A médica Cristiane Pina, liderança política de Senador Canedo, também comentou sobre a violência contra a pessoa idosa, destacando a responsabilidade coletiva diante do problema. “A violência contra a pessoa idosa não é somente um problema familiar, é um alerta de que estamos falhando enquanto sociedade. Enquanto estive no Conselho de Defesa dos Direitos da Pessoa Idosa e hoje como médica, vejo de perto sinais do abandono, como desnutrição, solidão, depressão, sinais visíveis de violência física, psicológica e muitos desses sinais, poderiam ter sido evitados com a Política Nacional de Cuidados.”

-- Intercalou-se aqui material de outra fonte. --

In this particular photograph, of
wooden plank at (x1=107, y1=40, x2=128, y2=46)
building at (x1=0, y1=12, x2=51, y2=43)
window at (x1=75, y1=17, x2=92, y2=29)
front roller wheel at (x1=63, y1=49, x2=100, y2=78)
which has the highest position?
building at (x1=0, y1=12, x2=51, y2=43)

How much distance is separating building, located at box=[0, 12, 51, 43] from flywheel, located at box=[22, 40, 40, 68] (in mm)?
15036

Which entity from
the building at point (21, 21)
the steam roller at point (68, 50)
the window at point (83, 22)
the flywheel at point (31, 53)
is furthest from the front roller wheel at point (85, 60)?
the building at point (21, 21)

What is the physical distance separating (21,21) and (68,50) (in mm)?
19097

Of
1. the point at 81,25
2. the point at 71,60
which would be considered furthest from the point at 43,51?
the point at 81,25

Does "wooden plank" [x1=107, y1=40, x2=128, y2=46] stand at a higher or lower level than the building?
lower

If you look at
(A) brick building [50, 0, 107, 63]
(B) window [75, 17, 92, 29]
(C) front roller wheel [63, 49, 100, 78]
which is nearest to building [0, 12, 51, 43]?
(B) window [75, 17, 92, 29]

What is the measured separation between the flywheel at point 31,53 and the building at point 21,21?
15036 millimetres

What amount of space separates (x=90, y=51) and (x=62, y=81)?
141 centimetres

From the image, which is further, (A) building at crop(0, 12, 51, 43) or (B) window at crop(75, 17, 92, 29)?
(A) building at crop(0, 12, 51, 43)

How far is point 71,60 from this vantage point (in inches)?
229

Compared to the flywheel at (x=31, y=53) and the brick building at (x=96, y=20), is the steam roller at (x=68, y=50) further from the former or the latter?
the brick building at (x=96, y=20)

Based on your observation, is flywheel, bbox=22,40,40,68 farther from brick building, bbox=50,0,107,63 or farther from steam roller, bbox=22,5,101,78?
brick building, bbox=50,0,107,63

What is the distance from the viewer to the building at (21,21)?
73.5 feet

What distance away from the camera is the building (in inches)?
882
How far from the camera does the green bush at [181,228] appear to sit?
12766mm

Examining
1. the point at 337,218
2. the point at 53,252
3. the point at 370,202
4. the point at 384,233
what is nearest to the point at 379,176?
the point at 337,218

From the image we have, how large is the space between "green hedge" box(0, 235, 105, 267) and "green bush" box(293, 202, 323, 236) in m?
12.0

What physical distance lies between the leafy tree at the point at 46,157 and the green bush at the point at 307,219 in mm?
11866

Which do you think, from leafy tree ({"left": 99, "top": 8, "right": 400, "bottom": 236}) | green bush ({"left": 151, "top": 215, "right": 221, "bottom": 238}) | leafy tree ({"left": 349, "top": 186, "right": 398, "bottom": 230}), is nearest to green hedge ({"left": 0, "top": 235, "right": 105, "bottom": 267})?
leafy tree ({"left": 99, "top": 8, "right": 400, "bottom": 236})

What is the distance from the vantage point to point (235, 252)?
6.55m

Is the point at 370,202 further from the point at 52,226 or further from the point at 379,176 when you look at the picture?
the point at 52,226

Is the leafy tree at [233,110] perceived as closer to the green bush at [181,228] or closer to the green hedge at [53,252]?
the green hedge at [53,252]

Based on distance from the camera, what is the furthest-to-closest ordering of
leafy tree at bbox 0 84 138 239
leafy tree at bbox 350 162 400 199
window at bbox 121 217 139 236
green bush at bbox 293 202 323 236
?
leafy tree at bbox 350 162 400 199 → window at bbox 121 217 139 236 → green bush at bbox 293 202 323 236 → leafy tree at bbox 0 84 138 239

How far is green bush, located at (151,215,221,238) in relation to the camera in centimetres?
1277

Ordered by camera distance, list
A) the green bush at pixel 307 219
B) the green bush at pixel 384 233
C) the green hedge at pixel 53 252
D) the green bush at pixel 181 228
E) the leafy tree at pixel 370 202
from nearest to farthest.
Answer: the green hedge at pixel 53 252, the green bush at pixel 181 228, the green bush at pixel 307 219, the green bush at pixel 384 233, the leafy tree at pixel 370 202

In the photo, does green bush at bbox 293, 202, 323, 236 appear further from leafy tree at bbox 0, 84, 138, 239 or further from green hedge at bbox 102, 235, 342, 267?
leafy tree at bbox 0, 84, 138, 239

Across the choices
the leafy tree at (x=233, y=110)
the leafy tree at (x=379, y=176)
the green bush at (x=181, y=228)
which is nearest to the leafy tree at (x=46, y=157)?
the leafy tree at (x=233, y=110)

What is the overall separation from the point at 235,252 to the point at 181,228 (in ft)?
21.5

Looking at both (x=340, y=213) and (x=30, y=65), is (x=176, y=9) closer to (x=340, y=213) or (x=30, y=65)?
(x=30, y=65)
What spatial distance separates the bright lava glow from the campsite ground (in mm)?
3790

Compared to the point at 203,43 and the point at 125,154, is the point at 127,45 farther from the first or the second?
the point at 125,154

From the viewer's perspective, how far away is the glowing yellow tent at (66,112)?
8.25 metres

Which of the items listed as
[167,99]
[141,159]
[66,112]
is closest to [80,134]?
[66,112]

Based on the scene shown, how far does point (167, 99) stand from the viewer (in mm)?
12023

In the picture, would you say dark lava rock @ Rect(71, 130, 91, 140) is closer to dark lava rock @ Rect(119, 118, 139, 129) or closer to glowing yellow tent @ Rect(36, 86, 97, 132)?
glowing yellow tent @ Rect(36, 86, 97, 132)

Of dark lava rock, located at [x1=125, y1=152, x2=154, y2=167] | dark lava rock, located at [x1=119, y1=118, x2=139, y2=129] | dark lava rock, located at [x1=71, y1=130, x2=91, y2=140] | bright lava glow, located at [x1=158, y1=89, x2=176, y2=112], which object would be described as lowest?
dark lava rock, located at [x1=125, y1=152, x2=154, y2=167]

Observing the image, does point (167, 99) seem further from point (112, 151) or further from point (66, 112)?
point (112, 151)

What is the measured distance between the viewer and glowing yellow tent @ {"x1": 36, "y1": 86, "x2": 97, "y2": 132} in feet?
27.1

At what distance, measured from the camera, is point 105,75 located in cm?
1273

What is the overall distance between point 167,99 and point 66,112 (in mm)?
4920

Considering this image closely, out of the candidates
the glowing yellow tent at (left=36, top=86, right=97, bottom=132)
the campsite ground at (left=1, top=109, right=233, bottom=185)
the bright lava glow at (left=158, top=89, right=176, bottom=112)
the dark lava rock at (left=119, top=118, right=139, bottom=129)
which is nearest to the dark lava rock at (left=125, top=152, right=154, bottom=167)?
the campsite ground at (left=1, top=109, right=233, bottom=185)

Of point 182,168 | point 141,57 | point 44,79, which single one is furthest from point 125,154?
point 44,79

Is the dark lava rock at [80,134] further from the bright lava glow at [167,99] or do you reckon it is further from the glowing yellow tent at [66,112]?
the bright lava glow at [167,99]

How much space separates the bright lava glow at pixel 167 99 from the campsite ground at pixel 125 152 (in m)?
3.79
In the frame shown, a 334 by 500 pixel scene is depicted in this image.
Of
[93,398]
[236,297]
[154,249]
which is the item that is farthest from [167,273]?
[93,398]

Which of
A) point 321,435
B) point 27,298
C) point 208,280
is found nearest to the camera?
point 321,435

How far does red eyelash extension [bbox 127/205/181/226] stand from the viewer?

O que a violência contra criança e aos idosos têm em comum
Dados recentes revelam um cenário alarmante de violações de direitos humanos e fragilidade nas políticas públicas de proteção, somadas à desigualdade social.
Segundo o DataSUS (2023), 60% das crianças vítimas de violência têm entre 0 e 9 anos e vivem em famílias de baixa renda. Já entre os idosos, o Instituto Brasileiro de Geografia e Estatística (IBGE) aponta que quase 70% vivem com até dois salários mínimos.

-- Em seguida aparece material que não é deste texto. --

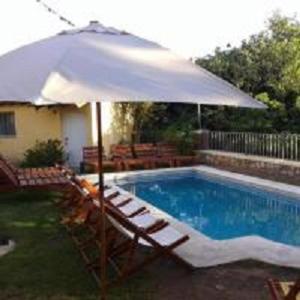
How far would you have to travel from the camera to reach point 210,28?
33000mm

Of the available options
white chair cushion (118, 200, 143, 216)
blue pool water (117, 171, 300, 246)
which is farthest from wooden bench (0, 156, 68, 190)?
blue pool water (117, 171, 300, 246)

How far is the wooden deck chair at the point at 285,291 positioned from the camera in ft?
13.7

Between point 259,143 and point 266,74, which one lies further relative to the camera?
A: point 266,74

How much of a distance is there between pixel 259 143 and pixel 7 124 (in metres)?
10.4

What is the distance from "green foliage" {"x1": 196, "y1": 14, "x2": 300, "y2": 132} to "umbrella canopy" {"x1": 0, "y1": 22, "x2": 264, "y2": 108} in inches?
611

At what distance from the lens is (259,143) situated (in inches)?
725

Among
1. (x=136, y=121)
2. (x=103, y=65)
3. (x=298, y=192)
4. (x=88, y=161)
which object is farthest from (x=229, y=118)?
(x=103, y=65)

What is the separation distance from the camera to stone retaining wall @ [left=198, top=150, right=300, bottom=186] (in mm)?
16094

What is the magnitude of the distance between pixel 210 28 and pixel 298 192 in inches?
820

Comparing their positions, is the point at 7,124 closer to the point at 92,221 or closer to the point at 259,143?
the point at 259,143

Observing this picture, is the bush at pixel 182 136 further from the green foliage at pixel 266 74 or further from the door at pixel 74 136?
the door at pixel 74 136

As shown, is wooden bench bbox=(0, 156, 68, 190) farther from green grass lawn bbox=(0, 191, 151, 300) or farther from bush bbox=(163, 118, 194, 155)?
bush bbox=(163, 118, 194, 155)

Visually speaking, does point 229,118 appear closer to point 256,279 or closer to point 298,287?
point 256,279

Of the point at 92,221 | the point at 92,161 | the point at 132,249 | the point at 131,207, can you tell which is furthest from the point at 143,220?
the point at 92,161
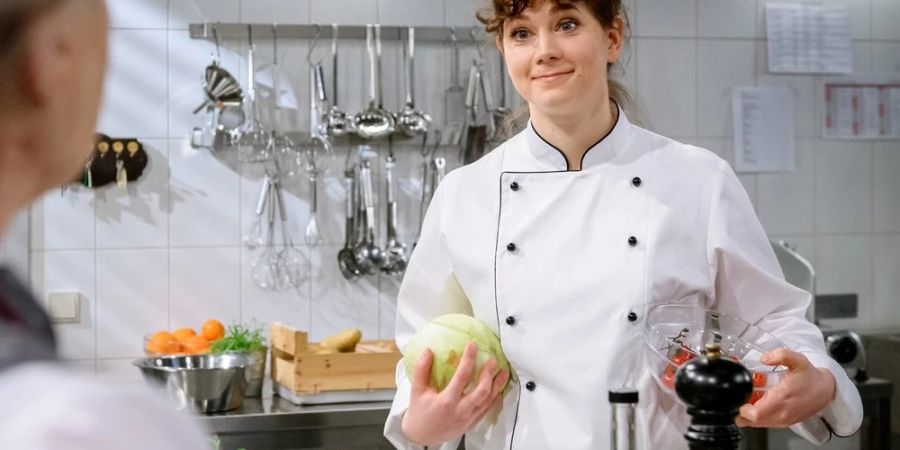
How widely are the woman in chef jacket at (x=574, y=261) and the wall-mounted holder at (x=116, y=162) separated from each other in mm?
1786

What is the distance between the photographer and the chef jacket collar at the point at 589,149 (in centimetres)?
185

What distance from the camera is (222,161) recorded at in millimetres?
3490

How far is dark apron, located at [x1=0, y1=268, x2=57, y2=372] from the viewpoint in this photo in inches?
14.4

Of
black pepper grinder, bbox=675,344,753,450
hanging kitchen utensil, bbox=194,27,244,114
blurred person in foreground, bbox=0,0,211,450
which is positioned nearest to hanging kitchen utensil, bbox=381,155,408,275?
hanging kitchen utensil, bbox=194,27,244,114

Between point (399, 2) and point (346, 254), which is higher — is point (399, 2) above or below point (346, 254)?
above

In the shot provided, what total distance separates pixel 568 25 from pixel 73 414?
1478 millimetres

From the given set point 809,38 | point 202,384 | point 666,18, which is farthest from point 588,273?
point 809,38

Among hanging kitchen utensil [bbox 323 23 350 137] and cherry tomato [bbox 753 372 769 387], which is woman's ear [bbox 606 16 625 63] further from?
hanging kitchen utensil [bbox 323 23 350 137]

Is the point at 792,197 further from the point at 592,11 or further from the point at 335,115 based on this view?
the point at 592,11

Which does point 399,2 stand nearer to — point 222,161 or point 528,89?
point 222,161

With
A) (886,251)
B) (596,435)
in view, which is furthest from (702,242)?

A cultura da violação de direitos humanos também se manifesta de forma preocupante dentro de lares e comunidades. Em 2023, o Brasil registrou mais de 230 mil denúncias de violações de direitos humanos, de acordo com o Ministério dos Direitos Humanos. Somente o Disque 100 recebeu mais de 180 mil denúncias de violência contra crianças e adolescentes. A violência contra idosos também se destaca: foram mais de 50 mil denúncias, a maioria relacionada à negligência, maus-tratos e abandono.
Além da violência, a insuficiência de políticas públicas agrava o cenário. Entre 2014 e 2023, o orçamento destinado à assistência social sofreu uma redução de 34%, segundo levantamento do Ipea (Instituto de Pesquisa Econômica Aplicada). A falta de estrutura também é evidente: apenas 4,6% dos municípios brasileiros contam com centros especializados para atendimento à pessoa idosa (IBGE, 2022), e a quantidade de conselhos tutelares ainda é insuficiente para atender a demanda, com muitos municípios dispondo de apenas uma unidade para milhares de crianças (CNMP, 2023).

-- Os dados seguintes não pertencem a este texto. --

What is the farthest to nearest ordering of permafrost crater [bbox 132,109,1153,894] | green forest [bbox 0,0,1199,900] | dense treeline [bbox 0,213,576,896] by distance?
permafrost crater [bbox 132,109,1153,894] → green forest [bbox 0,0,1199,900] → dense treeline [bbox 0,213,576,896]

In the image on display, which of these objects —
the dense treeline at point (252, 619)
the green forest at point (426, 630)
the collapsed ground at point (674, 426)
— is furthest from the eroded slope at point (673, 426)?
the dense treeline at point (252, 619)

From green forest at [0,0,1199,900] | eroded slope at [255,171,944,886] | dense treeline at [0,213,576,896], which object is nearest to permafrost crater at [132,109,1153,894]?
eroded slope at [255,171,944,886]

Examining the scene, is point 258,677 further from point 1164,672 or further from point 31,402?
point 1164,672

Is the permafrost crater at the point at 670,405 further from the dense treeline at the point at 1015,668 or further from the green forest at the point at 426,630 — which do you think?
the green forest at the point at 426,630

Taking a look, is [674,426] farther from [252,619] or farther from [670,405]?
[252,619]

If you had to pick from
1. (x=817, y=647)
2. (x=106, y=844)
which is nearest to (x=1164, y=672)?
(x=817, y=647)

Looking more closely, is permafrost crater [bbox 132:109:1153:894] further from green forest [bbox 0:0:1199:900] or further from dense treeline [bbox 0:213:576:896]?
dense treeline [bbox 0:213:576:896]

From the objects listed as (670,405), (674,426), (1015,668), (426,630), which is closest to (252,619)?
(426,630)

Proteger crianças, adolescentes e idosos não é apenas de dentro de casa, mas sim, um dever coletivo. É necessário fortalecer políticas públicas, ampliar programas sociais, investir em educação de qualidade, promover campanhas de conscientização, pontos que já estão em discussão no Plano Nacional de Cuidados, batizado de “Brasil que Cuida”, que colocará em prática a Política Nacional de Cuidados.
Denuncie: Canais como o Disque 100 são necessários para romper o ciclo de silêncio e impunidade.